• Challenges:
A - In the goat-breeding forum text, how long has loggyacreslivestock had goats?
B - Please write the next part of the goat-breeding forum text, starting right after its last sentence.

• Text section:
______
Btw, my son's doe Brown knee has triplets out of a Bo Bangles son. They are very nice.


----------



## Tenacross (May 26, 2011)

loggyacreslivestock said:


> Thanks Tim! That is all very good, sound advice. I do have several very different does. All but one have great teat structure. All have great pigment. However, some are just too narrow, or lightly muscled, and one is too moderate framed. One doe is really super, but she throws her front leg out when she walks. And one breaks behind her shoulders too much. I am trying to do as you said and match up bucks to does. Sometimes, though it is hard to tell what's real in pics. Being that we have only had goats for 2.5 years, I don't have a good data base of contacts yet. That is the biggest reason for this thread. I need to know who throws what and who throws faults like teats and pigment issues. Thanks for your input everyone! Hopefully we can add some more opinions.
______
• Supplied information:

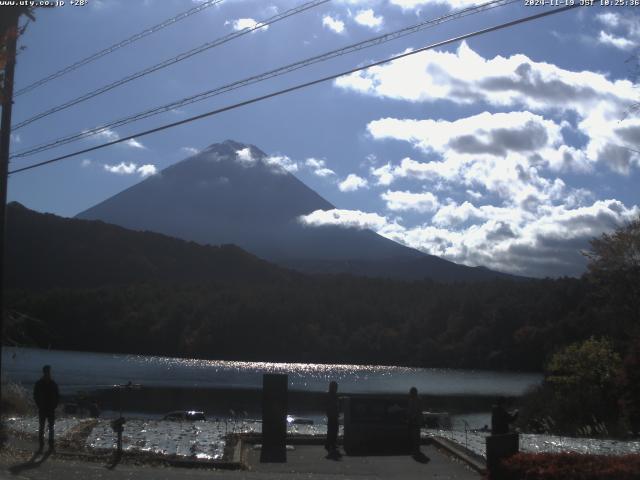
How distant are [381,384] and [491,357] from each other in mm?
22219

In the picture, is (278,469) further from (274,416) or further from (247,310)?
(247,310)

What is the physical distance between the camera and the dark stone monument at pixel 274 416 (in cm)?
1528

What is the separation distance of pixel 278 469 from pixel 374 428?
2880 millimetres

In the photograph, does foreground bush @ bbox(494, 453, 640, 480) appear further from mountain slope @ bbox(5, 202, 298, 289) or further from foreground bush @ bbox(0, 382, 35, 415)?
mountain slope @ bbox(5, 202, 298, 289)

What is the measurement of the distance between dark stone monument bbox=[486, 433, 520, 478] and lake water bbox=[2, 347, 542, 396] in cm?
4890

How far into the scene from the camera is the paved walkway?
12344mm

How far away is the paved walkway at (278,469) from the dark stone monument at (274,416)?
0.27 m

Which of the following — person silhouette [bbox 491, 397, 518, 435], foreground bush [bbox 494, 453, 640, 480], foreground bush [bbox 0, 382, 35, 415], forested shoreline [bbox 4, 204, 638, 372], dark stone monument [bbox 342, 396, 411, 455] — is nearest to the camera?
foreground bush [bbox 494, 453, 640, 480]

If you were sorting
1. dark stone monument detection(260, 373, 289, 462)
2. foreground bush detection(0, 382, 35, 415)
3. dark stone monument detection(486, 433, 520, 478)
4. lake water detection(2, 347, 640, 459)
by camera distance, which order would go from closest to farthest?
dark stone monument detection(486, 433, 520, 478) → dark stone monument detection(260, 373, 289, 462) → lake water detection(2, 347, 640, 459) → foreground bush detection(0, 382, 35, 415)

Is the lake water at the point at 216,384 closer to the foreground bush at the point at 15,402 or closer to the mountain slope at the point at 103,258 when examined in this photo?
the foreground bush at the point at 15,402

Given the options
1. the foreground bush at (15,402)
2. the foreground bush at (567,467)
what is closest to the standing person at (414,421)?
the foreground bush at (567,467)

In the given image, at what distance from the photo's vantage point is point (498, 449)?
37.3 feet

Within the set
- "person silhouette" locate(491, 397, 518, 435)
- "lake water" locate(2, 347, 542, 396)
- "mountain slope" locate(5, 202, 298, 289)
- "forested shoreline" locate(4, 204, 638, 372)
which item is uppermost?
"mountain slope" locate(5, 202, 298, 289)

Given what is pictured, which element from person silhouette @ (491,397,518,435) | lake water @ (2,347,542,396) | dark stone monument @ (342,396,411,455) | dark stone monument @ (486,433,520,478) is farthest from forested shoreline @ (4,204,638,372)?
dark stone monument @ (486,433,520,478)
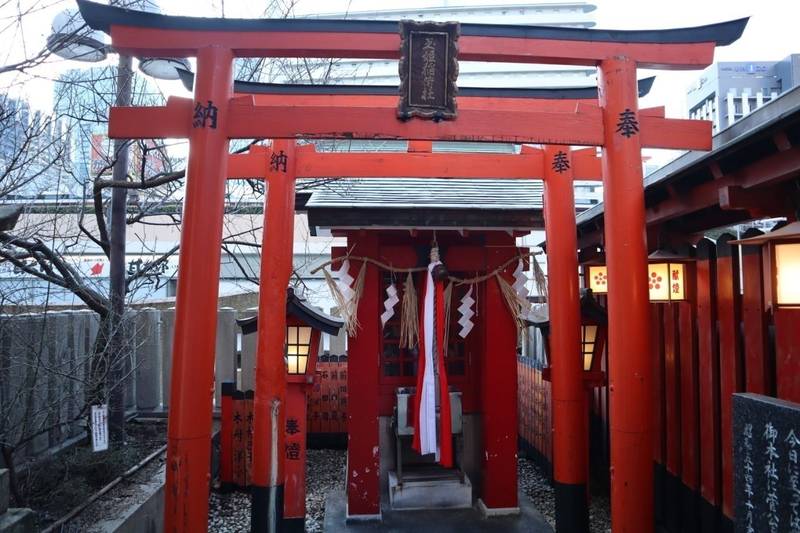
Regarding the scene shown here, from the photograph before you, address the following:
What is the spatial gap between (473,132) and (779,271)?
2432 mm

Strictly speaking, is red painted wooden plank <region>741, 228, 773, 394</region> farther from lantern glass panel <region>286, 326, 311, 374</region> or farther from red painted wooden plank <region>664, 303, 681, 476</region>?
lantern glass panel <region>286, 326, 311, 374</region>

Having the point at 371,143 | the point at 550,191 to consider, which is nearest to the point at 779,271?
the point at 550,191

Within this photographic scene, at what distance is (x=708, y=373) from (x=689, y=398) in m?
0.53

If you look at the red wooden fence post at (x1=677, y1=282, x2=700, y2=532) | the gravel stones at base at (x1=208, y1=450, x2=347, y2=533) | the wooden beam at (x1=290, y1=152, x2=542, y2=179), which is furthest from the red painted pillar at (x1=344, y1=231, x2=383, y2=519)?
the red wooden fence post at (x1=677, y1=282, x2=700, y2=532)

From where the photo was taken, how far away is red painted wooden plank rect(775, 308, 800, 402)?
4.11 metres

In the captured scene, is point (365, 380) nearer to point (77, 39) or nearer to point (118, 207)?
point (118, 207)

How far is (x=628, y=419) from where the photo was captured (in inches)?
174

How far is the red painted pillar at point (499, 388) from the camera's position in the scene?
7.05 meters

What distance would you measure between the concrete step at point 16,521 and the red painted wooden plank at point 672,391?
6.27m

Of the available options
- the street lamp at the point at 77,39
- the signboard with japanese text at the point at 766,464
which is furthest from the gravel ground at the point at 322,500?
the street lamp at the point at 77,39

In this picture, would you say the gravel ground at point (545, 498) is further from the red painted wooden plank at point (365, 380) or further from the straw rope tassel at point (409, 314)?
the straw rope tassel at point (409, 314)

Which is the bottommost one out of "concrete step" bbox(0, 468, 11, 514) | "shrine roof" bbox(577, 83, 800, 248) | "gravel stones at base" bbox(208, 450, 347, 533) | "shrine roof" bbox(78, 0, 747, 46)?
"gravel stones at base" bbox(208, 450, 347, 533)

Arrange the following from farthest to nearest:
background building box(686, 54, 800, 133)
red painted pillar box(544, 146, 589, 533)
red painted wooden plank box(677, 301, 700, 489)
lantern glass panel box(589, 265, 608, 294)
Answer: background building box(686, 54, 800, 133)
lantern glass panel box(589, 265, 608, 294)
red painted wooden plank box(677, 301, 700, 489)
red painted pillar box(544, 146, 589, 533)

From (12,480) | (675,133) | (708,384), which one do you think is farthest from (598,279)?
(12,480)
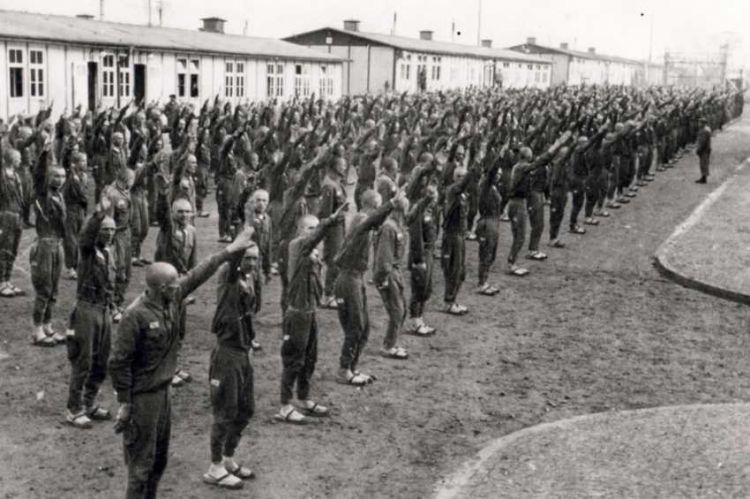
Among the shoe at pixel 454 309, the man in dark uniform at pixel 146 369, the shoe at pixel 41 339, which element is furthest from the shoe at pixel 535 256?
the man in dark uniform at pixel 146 369

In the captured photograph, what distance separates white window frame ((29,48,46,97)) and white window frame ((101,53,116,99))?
8.75 feet

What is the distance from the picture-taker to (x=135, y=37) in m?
33.1

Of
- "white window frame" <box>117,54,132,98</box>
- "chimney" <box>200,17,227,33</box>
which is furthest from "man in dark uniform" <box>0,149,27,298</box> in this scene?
"chimney" <box>200,17,227,33</box>

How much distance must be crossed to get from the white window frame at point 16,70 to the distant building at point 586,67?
4772cm

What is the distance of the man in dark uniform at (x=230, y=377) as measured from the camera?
295 inches

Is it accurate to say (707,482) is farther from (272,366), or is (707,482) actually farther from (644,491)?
(272,366)

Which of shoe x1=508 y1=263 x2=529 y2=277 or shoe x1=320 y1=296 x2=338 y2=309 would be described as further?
shoe x1=508 y1=263 x2=529 y2=277

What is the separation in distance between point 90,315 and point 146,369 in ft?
7.37

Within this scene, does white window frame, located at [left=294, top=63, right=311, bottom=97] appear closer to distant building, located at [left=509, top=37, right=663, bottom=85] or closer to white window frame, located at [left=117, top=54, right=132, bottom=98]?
white window frame, located at [left=117, top=54, right=132, bottom=98]

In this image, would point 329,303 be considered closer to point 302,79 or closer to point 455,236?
point 455,236

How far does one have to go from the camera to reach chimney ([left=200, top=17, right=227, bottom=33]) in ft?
152

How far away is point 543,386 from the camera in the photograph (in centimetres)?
1036

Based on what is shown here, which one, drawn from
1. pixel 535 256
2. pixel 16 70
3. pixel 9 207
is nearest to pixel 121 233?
pixel 9 207

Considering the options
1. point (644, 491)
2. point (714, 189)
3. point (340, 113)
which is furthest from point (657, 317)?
point (340, 113)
______
• Responses:
A - Two and a half years.

B -
It sounds like you have a good appreciation for your individual does. I totally agree with your statement that "it is hard to tell what's real in pics". Sometimes goats aren't as good as their pic and sometimes they can actually be better. I don't consider myself an expert, but I'm not afraid to give my opinion and share what I think to be true. So don't be afraid to ask me. If you hear of a buck that can consistently level top lines and "fix" "breaks behind her shoulders", let me know.


----------



## spidy1 (Jan 9, 2014)

What's your opinion on Lethal Injection and Code Red? I love Lethal's sire, Beau Duke, I don't know much about Red, what's your thoughts?


----------



## Tenacross (May 26, 2011)

spidy1 said:


> What's your opinion on Lethal Injection and Code Red? I love Lethal's sire, Beau Duke, I don't know much about Red, what's your thoughts?


I'm not sure if you are talking to me or not, but a Lethal Injection, by Beau Duke, shows up on the ABGA website. I'm not really familiar with that breeding, but that doesn't make it bad. I found a picture of Lethal Injection and I personally don't like him very much. Tripi Code Red would be 11 years old, if he's still alive. He appears to be an "old school" looking red buck. Neither buck is what I'm looking for, but other opinions may vary.


----------



## RaineyDayFarms (Oct 10, 2013)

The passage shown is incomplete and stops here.